§ Extract:
++++++++++

South Africa


ID head Andrea Johnson pledges to prosecute people ‘who believe that accountability is like a myth’

ID head Andrea Johnson pledges to prosecute people ‘who believe that accountability is like a myth’
Kate Hofmeyr, Ferial Haffajee and Ivor Chipkin during a discussion at the launch of Ferial Haffajee’s book Days of Zondo. 06.10.2022. Photo: Ihsaan Haffejee

‘It is not going to be an easy task but we are going to prosecute those who believe accountability is like a myth.’ This was a promise made by advocate Andrea Johnson at Daily Maverick’s Days Of Zondo book launch on Thursday night.

Advocate Andrea Johnson has been head of the National Prosecution Authority’s Investigating Directorate (ID) for about eight months, but she assured the audience that she was up for the momentous challenge of prosecuting those implicated in the State Capture report.

Andrea Johnson addresses the panel during the launch of Ferial Haffajee’s book, Days of Zondo, on 6 October 2022. (Photo: Ihsaan Haffejee)

++++++++++

§ Data provided:

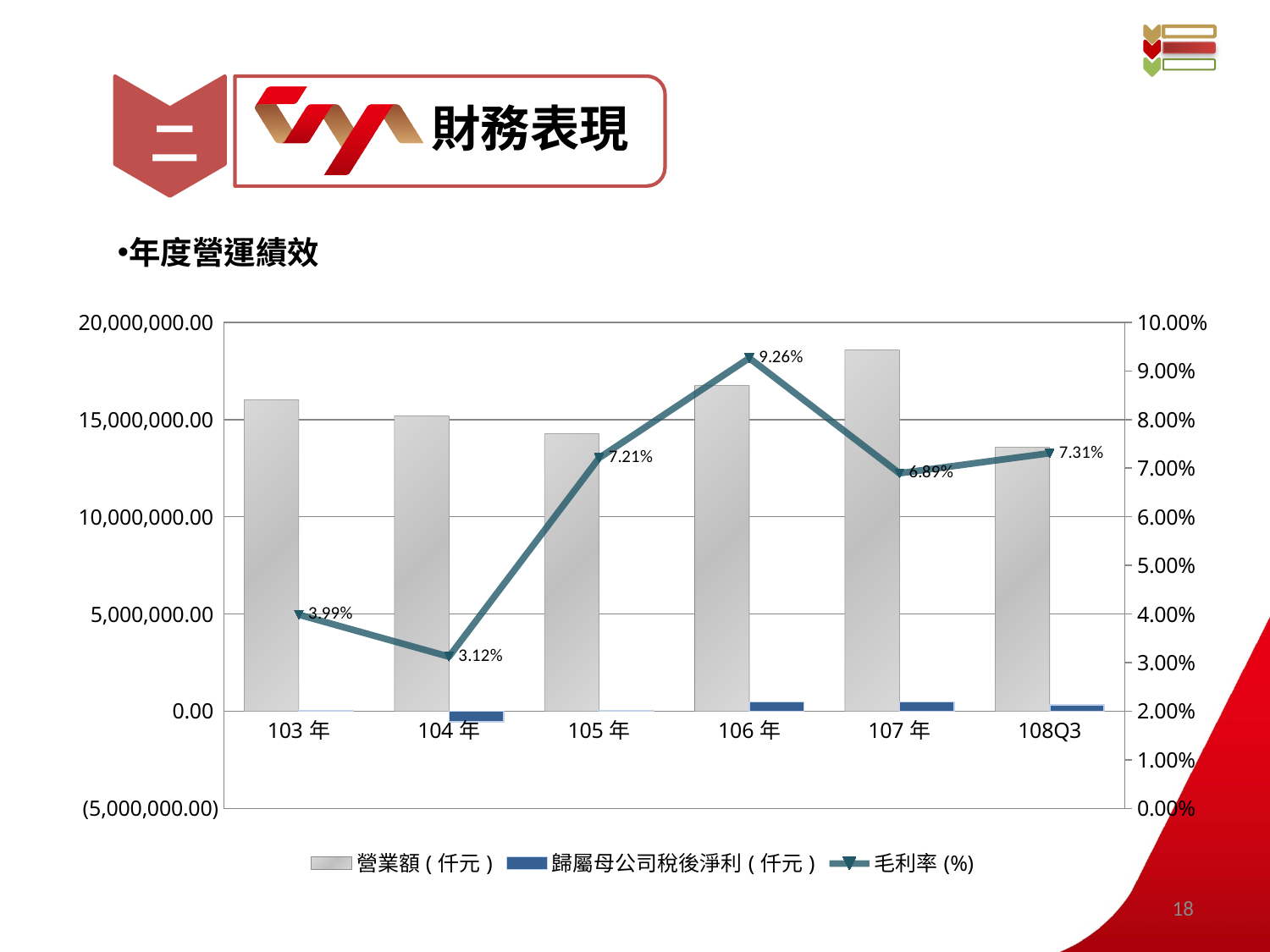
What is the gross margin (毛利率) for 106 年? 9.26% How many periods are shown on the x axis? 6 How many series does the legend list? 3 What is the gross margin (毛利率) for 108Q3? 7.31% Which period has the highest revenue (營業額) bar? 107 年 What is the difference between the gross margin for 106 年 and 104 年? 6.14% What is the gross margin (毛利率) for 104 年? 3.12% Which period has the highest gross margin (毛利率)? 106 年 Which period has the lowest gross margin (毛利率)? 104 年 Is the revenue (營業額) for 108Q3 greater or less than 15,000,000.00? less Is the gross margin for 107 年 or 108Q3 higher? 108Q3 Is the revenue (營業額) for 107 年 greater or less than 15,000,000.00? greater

++++++++++

§ Directions: Resume the article above on Andrea Johnson's pledge at the Days of Zondo launch, picking up after its final sentence.

§ Answer section:
Johnson, who was appointed ID head by President Cyril Ramaphosa in February 2022, was among a large number of people at the debut launch in Johannesburg of Daily Maverick associate editor Ferial Haffajee’s book, Days of Zondo: The fight for freedom from corruption.    

“We are going to prosecute people who believe that accountability is like a myth… we are going to hold people accountable as we have to,” she said.  

The book documents proceedings of the Zondo Commission of Inquiry into State Capture, which comprised 429 hearings, 779 videos and more than a million pages of documentary evidence. It is the largest open investigation into corruption in the country and has dominated headlines for more than six years. In her final report as public protector (“State of Capture”) in November 2016, Thuli Madonsela had made a recommendation for a commission of inquiry. The final instalment of Zondo’s report was finally presented to President Cyril Ramaphosa on 22 June 2022, with his recommendations due to be tabled in Parliament this month.

‘Important milestone’

Former auditor-general Terence Nombembe, who chairs the Gauteng Ethics Advisory Council, described the book – which is a deep dive into State Capture and unravels a complex web of corruption and criminality – as an important milestone in South Africa’s history.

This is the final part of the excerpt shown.